Au musée d’Art et d’Industrie, des œuvres contemporaines de collections publiques et privées sont installées dans les collections d’armes et de bicyclettes. Par ailleurs, une production spéciale est confiée à l’artiste Delphine Ciavaldini : se déployant dans l’escalier central du musée, l’artiste issue des métiers de la scène et du costume, dessine l’installation Icibas composée de kilomètres de rubans submergeant les visiteurs d’un jaillissement expressif et lyrique. Partant de la ligne du galon qu’elle suspend, tend et plisse, créant courbes et volutes, Delphine Ciavaldini fait émerger un volume généreux et immersif révélant les potentialités graphiques du ruban.

Dans la salle dédiée aux armes primitives, mue par un profond intérêt pour l’énergie contenue dans les matières, Charlotte Charbonnel présente Nucleus, une série de trois flèches en acier damassé suspendues en colonnes à proximité d’une armure à cannelures. Les flèches sont en métal damas, issu d’une technique artisanale complexe aux fines nervures entremêlées issues de la fusion des métaux. Elles proviennent de chatilles collectées dans les fantômes de lames de couteaux découpées : upcyclage de matériaux rares issus d’une coutellerie thiernoise. L’œuvre s’apparente à une flèche ou une arme ancestrale dialoguant avec la ferronnerie d’un autre âge.

Par la suite, l’œuvre vidéo Notre-Dame de France de l’artiste Alexis Guillier s’attache non sans ironie à la statue monumentale de Vierge à l’enfant surplombant la ville du Puy-en-Velay. Née en 1860 du fer de canons pris à Sébastopol, cette statue a suscité l’intérêt de l’artiste par son histoire complexe, qui en fait une figure fascinante. Narratrice de son histoire complexe, la statue s’incarne et fait entendre sa voix au sein d’un film en deux parties, qui révèle par le biais de références, de citations et de documents d’archives les tensions entre les fantasmes qu’elle a suscités et son propre ressenti.

Face au fusil dit « Louis XVI », trois explosions de feux d’artifices pétrifiées dans du gel de pétrole sont proposées par l’artiste Vivien Roubaud. Artiste inventeur d’installations mécaniques reconfigurées selon des fonctions inadaptées à l’usage, Vivien Roubaud extrait les propriétés cachées des objets du quotidien et créée des machines chargées d’une poétique du précaire et de l’instable. Lors de multiples expériences il a notamment tenté de contenir l’explosion de feux d’artifices dans des blocs de verre armés. Le produit absorbe et fixe l’instant ultime de l’explosion et la conserve sur elle-même dans toute sa géométrie. C’est un moment suspendu dans le gel, un souffle coincé dans son élan, modelant la propagation forcée mais contenue d’un instant, mis en regard des armes silencieuses et inactives aux potentialités pourtant palpables.

Données fournies -
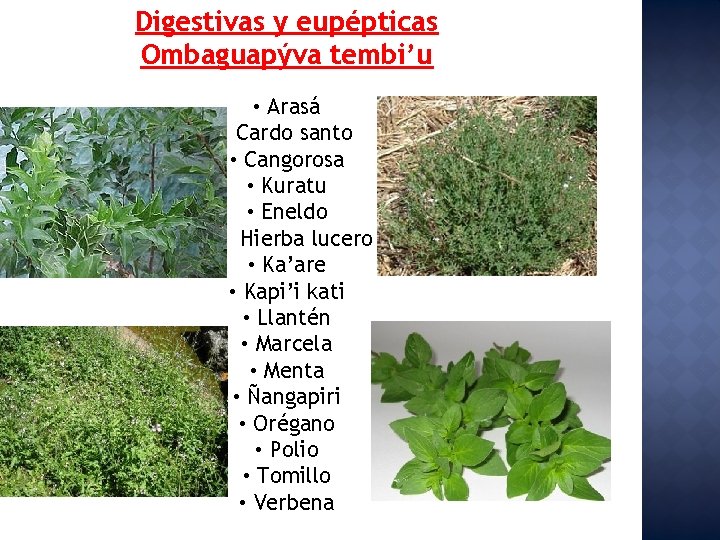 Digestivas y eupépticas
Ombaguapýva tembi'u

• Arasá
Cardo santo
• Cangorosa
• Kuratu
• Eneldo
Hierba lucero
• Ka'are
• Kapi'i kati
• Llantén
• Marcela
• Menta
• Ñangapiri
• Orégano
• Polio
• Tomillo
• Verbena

Selon les informations -
A. Restituez tel quel tout le passage du texte extrait allant de « Au musée d’Art » jusqu'à « graphiques du ruban. ».
B. Indiquez par oui ou par non si chaque affirmation concorde avec le texte extrait, en citant mot pour mot les termes qui tranchent : (i) Les flèches de Nucleus sont en acier damassé. (ii) La statue du Puy-en-Velay date de 1890. (iii) Vivien Roubaud a tenté de contenir l'explosion de feux d'artifices dans des blocs de béton.
Les enregistrements ne sont pas utiles pour ce travail.

Réponses par consigne -
A.
Au musée d’Art et d’Industrie, des œuvres contemporaines de collections publiques et privées sont installées dans les collections d’armes et de bicyclettes. Par ailleurs, une production spéciale est confiée à l’artiste Delphine Ciavaldini : se déployant dans l’escalier central du musée, l’artiste issue des métiers de la scène et du costume, dessine l’installation Icibas composée de kilomètres de rubans submergeant les visiteurs d’un jaillissement expressif et lyrique. Partant de la ligne du galon qu’elle suspend, tend et plisse, créant courbes et volutes, Delphine Ciavaldini fait émerger un volume généreux et immersif révélant les potentialités graphiques du ruban.

B.
(i) Oui : « une série de trois flèches en acier damassé »
(ii) Non : « Née en 1860 »
(iii) Non : « dans des blocs de verre armés »